Extract
Christoph Kittel (born around 1620  - died Dresden, 1680, of the pest) was a German organist, music publisher. He was son of Kaspar Kittel, baptized at Lauenstein in 1603, died on 9 Dec. 1939 in Dresden, who had become a member of the Dresden Court orchestra on 23 Sept. 1616. The Saxon Elector sent him to Venice from 1624 - to 1629 to study singing and playing the theorb.  When back in Dresden, he was promoted to court organist. With the publication of his "Arien und Cantaten" (texts by Opitz), Kaspar Kittel became the first German composer to use the Italian terms 'aria and cantata', by which he meant strophic variations. His son Christoph (born 1620 or a little later, died of the pest in 1680) was appointed to the Dresden Hofkapelle as player of the lute. Like his father Kaspar Kittel Christoph was a pupil of Heinrich Schütz ; Christoph published the "Zwölff geistlichen Konzerte" of Schütz in 1657" (SWV 420-31).

Information shown

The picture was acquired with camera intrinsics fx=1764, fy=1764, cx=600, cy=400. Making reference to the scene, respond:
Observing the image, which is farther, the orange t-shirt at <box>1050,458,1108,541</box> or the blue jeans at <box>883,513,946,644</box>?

Required actions
A: List every place named in the passage on Christoph Kittel.
B: Carry on writing the passage on Christoph Kittel, starting right after its last sentence.

Answers provided
A: Dresden, Lauenstein, Venice

B:
Christoph only had two children:
Anna Maria Kittel (Dresden 7.8.1648 - 6.9.1680 Colditz), buried on 7. Sept., married in 1674 Magister Martin Haugk, rector of the Colditz school.
Her brother Johann Kittel, Christoph's only son (13.10.1652 - 17.7.1682 Dresden, GND 131664816) became second organist at the  Dresden Court chapel; he seems not to have married and children have not been found so far.

References
 
 Reallexikon der deutschen Literaturwissenschaft on Christoph's father Kaspar Kittel (baptized Lauenstein in 1603, died 9.10.1639 Dresden) writes: "als musikalischer Gattungsbegriff ist die Arie...um 1600 in Italien greifbar...  Im deutschen Sprachgebrauch findet sich die Kategorie erstmals bei Kaspar Kittel. der 1638 nach italienischem Vorbild 'Arien und Cantaten' auf Dichtungen von Martin Opitz veröffentlichte". Kaspar was possibly born in Böhmisch-Kamnitz, where his father Melchior was the protestant pastor for eight years from 1596-1603; member of the Dresden Court Orchestra since 23.9.1616; theorbist, 1624-1629 at the expense of the Saxon Elector in Venice, where he studied song and the theorbe; Court Organist in Dresden.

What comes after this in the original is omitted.